Building new deep frames. Since it generally takes a long time for the bees to walk all over the equipment to the point where the wood is "sealed" from all the wax and propolis floating around their house we have been considering taking the newly built frames and "dipping" them (Paraffin, Beeswax, Microcrystalline wax, rosin solution) just like people do with their new boxes. Hoping to increase their lifespan. Once out we will toss in plastic foundation. 

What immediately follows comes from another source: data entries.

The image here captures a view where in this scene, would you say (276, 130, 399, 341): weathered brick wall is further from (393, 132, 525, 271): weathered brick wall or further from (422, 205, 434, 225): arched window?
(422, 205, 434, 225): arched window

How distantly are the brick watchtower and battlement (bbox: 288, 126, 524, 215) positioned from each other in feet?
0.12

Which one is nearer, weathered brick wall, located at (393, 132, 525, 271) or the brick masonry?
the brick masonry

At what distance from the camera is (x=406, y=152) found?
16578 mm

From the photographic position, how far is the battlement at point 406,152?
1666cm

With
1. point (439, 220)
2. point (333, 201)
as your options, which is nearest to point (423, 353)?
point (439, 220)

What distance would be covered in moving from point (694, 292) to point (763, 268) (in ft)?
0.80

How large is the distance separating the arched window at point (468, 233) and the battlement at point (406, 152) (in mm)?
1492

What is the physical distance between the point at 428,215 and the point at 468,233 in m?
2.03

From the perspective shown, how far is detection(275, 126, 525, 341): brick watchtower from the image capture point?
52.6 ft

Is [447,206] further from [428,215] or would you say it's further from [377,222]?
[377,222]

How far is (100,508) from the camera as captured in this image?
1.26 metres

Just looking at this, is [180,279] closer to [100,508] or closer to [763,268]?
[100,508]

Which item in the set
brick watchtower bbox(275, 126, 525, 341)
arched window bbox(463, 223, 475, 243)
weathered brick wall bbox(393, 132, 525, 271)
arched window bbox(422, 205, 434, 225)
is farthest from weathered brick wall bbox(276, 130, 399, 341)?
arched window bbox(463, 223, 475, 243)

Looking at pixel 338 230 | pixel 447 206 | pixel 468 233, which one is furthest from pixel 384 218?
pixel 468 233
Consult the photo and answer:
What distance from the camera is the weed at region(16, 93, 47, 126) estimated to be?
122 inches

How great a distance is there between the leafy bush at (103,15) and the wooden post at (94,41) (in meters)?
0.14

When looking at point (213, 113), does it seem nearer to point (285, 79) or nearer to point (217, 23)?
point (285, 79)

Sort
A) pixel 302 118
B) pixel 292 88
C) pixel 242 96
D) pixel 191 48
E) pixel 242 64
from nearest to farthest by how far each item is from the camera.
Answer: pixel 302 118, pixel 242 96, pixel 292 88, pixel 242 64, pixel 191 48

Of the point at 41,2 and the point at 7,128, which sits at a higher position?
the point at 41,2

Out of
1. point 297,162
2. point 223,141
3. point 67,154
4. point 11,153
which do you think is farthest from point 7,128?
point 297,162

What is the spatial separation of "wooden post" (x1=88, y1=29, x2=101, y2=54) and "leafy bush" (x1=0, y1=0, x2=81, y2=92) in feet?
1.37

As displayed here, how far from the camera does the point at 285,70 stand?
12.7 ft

Any recommendations as the wisdom of this? Any help on the wax formulations would also be appreciated.


----------



## Steven Tervort (Feb 16, 2012)

It really doesn't take long before the frames are covered in propolis and beeswax so I would never do it. If you and up doing this I would be curious to hear about your results. Though I can't imagine the frames doing any better or worse than non-treated frames. Frames last a long time. Just seems like extra work.


----------



## HONEYDEW (Mar 9, 2007)

Dipping hive bodies is to increase the life span due to exposure to the elements only... the frames aren't exposed so unless you have money and time to waste probably would stay away from this idea....


----------



## Honey-4-All (Dec 19, 2008)

Honeydew... To say that frames are not exposed to the elements is inaccurate? New frames in a wet environment are like sponges. Until they are "waxed" over they are subject to dew, mist, condensation and the occasionally blown off lid. Looking to extend their lives.....


----------



## Markt (Feb 8, 2012)

Don't think I've ever lost a frame to rot... Have you?


----------



## Ian (Jan 16, 2003)

probably would work,
cost some money to do, 

consider one thing that might be annoying 
when you take the frames out, and the dipping solution cools into the wood, you going to have pools of wax in your insert grooves,
so when you try inserting your plastic, you will have to scrape out your grooves to make a good fit.

Personally I think by having the frame within a honeybee nest it will get treated anyway, with wax and propolis. No better treatment than that!


----------